Alloy logo

November 16, 2015

This article originally appeared in the Hypepotamus.

Tech industry professionals are some of the most aspirational and motivated people in the global workforce. Opportunities to transform the world through innovation, personal entrepreneurial ambitions and, of course, the prospects of garnering fortune are just some of the common motivators we hear from AR|PR ‘trep clients.

For most professionals, the pinnacle of one’s career is earning a C-suite title or board leadership position. While those accomplishments are – and should be – celebrated, many in the tech industry aspire to achieve a status that, in our industry, is actually perceived as more authoritative and of greater value: the prestige of being celebrated as a thought leader.

In a 2013 article on thought leaders, Mashable’s Lauren Hockenson wrote, “the term thought leader is the highest of compliments, and arguably the hardest moniker to achieve.” There is no doubt in the truthfulness of this statement; and the challenge in itself is perhaps the reason why so many tech pros are determined to achieve such recognition and acclaim.

Thought Leaders and the Evolution of Thought Leadership

Thought leaders are not exclusive to the tech industry; however, the respect, credibility and platforms given to them are unmatched. As such, tech pros have come to recognize the numerous opportunities to use thought leadership to grow not only their personal brands, but to also meet business goals and objectives.

Be that as it may, what’s often misunderstood are the nuances that separate bonafide thought leaders from someone or some company that is simply offering a piece of thought leadership. According to a 2013 article in Forbes, a thought leader is defined as, “an individual or firm that prospects, clients, referral sources, intermediaries and even competitors recognize as one of the foremost authorities in selected areas of specialization, resulting in its being the go-to individual or organization for said expertise.”

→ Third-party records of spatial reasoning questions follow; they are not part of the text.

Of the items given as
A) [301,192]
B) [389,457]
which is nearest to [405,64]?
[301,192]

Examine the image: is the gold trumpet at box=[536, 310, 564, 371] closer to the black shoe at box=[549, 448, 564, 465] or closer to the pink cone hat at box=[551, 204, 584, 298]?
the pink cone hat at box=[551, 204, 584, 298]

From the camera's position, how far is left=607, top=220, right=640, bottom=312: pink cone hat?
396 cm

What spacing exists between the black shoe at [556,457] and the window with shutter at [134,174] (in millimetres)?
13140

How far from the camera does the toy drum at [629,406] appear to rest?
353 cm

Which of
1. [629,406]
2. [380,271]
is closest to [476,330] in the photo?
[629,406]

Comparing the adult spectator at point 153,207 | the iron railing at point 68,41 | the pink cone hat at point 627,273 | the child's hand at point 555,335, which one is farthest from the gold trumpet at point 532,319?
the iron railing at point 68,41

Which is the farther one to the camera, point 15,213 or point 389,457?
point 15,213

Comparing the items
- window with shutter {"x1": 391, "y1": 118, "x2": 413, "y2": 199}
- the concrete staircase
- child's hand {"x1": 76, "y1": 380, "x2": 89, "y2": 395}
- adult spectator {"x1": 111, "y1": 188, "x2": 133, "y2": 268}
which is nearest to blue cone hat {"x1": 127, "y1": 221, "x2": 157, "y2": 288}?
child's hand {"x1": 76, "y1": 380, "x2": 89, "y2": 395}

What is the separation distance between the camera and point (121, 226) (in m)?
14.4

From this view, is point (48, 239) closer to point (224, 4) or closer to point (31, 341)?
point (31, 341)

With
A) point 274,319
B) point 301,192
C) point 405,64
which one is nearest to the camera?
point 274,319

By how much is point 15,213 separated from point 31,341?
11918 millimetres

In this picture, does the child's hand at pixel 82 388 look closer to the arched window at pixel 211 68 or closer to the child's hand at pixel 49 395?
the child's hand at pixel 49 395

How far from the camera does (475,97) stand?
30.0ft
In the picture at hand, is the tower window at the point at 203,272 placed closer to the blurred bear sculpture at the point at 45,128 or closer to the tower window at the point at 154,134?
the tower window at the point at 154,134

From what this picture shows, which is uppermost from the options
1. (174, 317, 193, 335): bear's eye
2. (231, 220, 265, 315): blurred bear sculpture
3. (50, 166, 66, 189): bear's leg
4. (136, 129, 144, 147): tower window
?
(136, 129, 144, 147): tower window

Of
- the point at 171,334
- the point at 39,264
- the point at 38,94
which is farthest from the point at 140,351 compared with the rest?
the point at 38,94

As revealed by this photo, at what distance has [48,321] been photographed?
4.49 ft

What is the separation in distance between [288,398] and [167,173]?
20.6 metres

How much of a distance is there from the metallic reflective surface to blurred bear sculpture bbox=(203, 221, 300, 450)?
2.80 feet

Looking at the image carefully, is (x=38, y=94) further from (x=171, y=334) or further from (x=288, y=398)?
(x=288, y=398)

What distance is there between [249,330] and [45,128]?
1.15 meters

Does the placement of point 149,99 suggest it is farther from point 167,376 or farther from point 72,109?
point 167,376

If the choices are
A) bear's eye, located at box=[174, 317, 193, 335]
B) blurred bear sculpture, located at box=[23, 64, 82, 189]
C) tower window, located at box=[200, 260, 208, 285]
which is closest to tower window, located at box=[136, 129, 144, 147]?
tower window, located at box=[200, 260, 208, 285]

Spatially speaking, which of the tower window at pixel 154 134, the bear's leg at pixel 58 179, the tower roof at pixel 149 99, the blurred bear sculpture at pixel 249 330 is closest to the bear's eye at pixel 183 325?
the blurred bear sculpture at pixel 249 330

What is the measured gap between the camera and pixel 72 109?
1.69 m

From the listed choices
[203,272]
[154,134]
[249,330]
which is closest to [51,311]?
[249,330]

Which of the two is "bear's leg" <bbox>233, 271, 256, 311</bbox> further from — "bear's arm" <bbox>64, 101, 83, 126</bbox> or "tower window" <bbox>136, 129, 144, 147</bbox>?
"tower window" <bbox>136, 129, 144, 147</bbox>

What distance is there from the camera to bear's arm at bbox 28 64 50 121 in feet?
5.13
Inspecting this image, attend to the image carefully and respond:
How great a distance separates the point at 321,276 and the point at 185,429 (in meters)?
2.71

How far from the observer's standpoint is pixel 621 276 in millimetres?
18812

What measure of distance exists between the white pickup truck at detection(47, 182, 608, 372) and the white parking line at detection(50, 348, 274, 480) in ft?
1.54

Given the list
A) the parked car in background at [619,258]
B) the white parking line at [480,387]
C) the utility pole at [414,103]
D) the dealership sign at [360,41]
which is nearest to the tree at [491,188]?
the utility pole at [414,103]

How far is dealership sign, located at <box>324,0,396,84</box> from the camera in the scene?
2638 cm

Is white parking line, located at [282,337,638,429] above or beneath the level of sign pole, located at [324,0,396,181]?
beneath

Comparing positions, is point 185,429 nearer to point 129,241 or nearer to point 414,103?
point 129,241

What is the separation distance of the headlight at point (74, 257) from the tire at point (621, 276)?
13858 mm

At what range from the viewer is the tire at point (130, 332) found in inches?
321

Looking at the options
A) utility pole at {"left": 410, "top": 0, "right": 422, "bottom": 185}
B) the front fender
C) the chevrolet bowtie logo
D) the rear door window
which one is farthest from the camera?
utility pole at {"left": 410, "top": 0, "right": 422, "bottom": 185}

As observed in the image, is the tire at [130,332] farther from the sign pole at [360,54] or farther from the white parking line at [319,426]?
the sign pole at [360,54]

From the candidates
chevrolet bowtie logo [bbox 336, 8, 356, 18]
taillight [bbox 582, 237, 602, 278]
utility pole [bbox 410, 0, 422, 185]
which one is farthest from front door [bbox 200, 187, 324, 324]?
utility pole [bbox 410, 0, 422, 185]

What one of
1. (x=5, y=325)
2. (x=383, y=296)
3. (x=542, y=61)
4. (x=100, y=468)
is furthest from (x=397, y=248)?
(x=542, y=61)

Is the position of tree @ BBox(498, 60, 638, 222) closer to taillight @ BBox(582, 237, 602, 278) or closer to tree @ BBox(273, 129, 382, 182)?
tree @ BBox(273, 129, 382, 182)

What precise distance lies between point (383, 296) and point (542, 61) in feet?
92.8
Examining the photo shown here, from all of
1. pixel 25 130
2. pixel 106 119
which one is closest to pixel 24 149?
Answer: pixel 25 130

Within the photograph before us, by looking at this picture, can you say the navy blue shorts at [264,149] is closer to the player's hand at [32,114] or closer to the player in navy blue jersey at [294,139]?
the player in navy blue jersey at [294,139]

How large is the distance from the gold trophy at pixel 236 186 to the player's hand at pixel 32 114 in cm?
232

As a result of the 24/7 news-cycle, the evolution of digital media and the proliferation of social media, today’s tech pros and their respective brands benefit from communications mediums and distribution channels like never before.  For example, today’s thought leaders can draft a blog, then cross-post it to LinkedIn’s Publishing Platform and Facebook’s revamped Notes feature. Then they can share it on Twitter, a company e-newsletter and even get it picked up by a press outlet – all within just hours. This frequency in method and means has oversaturated the tech industry with a plethora of thought leadership, while at the same time, hindered the emergence of real-deal thought leaders, like the Robert Scoble’s, Jeff Weiner’s and Kara Swisher’s of the world.

This isn’t necessarily a bad thing. There is something to be said for listening to the opinions of many over those of just a few. Nonetheless, it is likely that many tech pros will continue to have the itch to pursue the distinction as a thought leader.

Here are eight qualities to embrace along the way:

  1. Patience is a Virtue – You don’t dictate your emergence as a thought leader, others make that decision for you. Whether it takes a year or years, enjoy the ride and fight the urge for the instant gratification.

  2. Boldness over Boisterous – Accomplished thought leaders are bold in predictions, aspirations and assertions, yet they are humble when their prognostications turn out to be correct or valid.

  3. Embrace Research – Successful thought leaders validate their arguments and tackle counter arguments with proficiency and ease. They anticipate challenges to their opinions, and proactively prepare to combat detraction from those with dissenting points of view.

  4. Read – Don’t limit your reading list to the daily TechCrunch newsletter. Thought leaders take pride in being extremely well versed in all things current events, including business, sports, and yes, politics. The more substance you can add to a diversity of conversations, the more quickly you will be embraced as a thought leader.

  5. Responsibility in Tone – Nobody responds well to people who they think know everything, or who make their arguments personal. Keep close watch on your tone and communications style. Misrepresentation of your actual intentions can significantly impact your relationships and street cred.

  6. Buck the Status Quo – Perhaps one of the most important characteristics of a thought leader is the ability to advantageously buck the status quo. Not every subject or topic requires controversy or a dissenting opinion, but thought leaders rarely emerge from those who only conform to the mainstream.

  7. Embrace Evolution – Despite what you hear in politics, it’s OK to change your mind or position. New research, reporting and analysis can drive opinions to change from time to time. Living in absolutes is counterintuitive to what defines a thought leader – especially in the tech industry.

  8. Self-Promote – For some this comes natural, for others it’s a struggle. Regardless, prospective thought leaders need to find comfort in promoting themselves, their beliefs and their values. There is a fine line between what is acceptable and what might be considered narcissistic, but thought leaders are great at finding the appropriate balance.

There is nothing wrong with a world comprised of more thought leadership than actual thought leaders, but I suspect that won’t stop many tech pros from pursuing the recognition nonetheless. Hopefully this piece of thought leadership was helpful, for I understand my journey to thought leader has only just begun.